Provide Details and Highlight Skills Gained From Volunteering
Regardless of where you decide to list your volunteer information, follow the format that you’ve used for the rest of your resume and be sure to include all the relevant details about your volunteer work. This should include information like the official title of the volunteer position, the organization you worked with, and where and when the work took place.
Include a few bullet points as you would with a paid position, in which you can highlight skills that you gained, responsibilities of the positions, your accomplishments, and so forth. The more relevant the volunteer work is to the job that you’re applying for, the more detail you should include. Whenever possible, quantify your accomplishments with numbers and data to help reinforce your skills.
Target your resume to each position that you apply for, adjusting your volunteering information as necessary to highlight skills that are specifically desirable for your goal position.
Only Include Volunteer Work If You Have Space
Your resume should be no more than one page if you have less than 10 years of experience in your field and no more than two pages if you have more than 10 years of experience. If you don’t have room for volunteer work after listing your paid work experience, education, and skills, you can omit it. If you do have space left over after adding your most important details, you can begin to fill in your volunteer work.

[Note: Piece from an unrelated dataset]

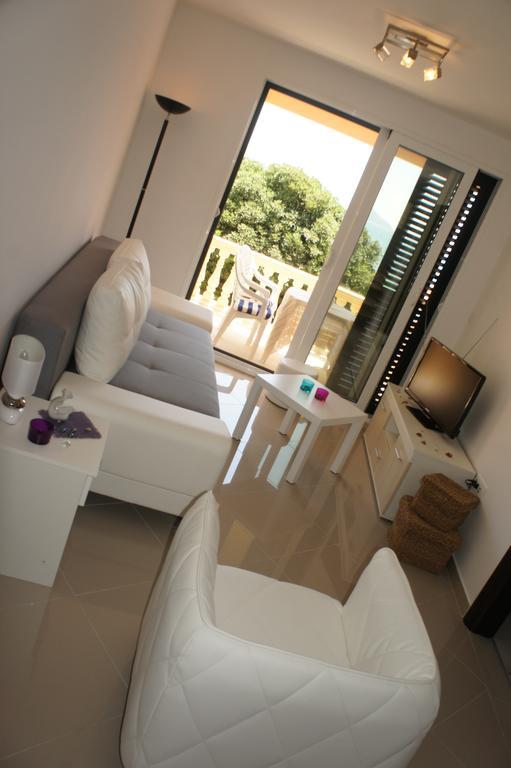 Apartments Adriatico Херцег Нови Стая снимка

Use your best judgement when deciding whether to add volunteering work - if you have volunteered in the exact role that you are now applying for, you will likely want to prioritize that volunteer position over listing less relevant paid experience.
Additionally, even volunteer work that isn’t in the same field as your target position can be considered relevant if you learned skills or gained experience that would be helpful in the new role.
Example of Volunteer Work on a Resume
Finally, here are a few examples of different scenarios with how and where to list volunteer work.
If you had previously volunteered with Doctors Without Borders and are now applying for a position in the medical field, you might list the following in your work experience section:
June 2015 - August 2015 Doctors Without Borders, Volunteer,
- Volunteered to provide medical care to those in poverty
- Disbursed medication and basic patient care to treat infectious disease
- Led classes for residents on how to avoid contracting diseases
If you are an experienced professional applying to a position in your field but you want to show depth of character, you might create a dedicated volunteer section with the following:
January 2020 - present Habitat For Humanity Volunteer, Seattle, Washington
October 2015 - April 2018 Volunteer Youth Basketball Coach, YMCA, Seattle, WA
If you are a high school student applying for your first job, you will likely want to list volunteer work in your work experience section, like so:
September 2021 - present Student Body President, Seattle Prep High School, Seattle, WA
- Planned, budgeted, and organized school dances and events
- Lead weekly meetings to address needs of student body
September 2020 - present Volunteer Peer Tutor, Seattle Prep High School, Seattle, WA
- Worked with peers after school twice a week to help increase understanding of various school subjects
- All tutored peers have improved class grades by at least one full letter grade
Including volunteer work on your resume can help show potential employers that you are altruistic, involved in your community, and have diverse skills and experiences. It can be particularly helpful to include volunteer work if you are a student, a recent graduate, making a career change, or have gaps in your employment history. Include the relevant details about your volunteer work either in your work experience section or in a dedicated volunteer section.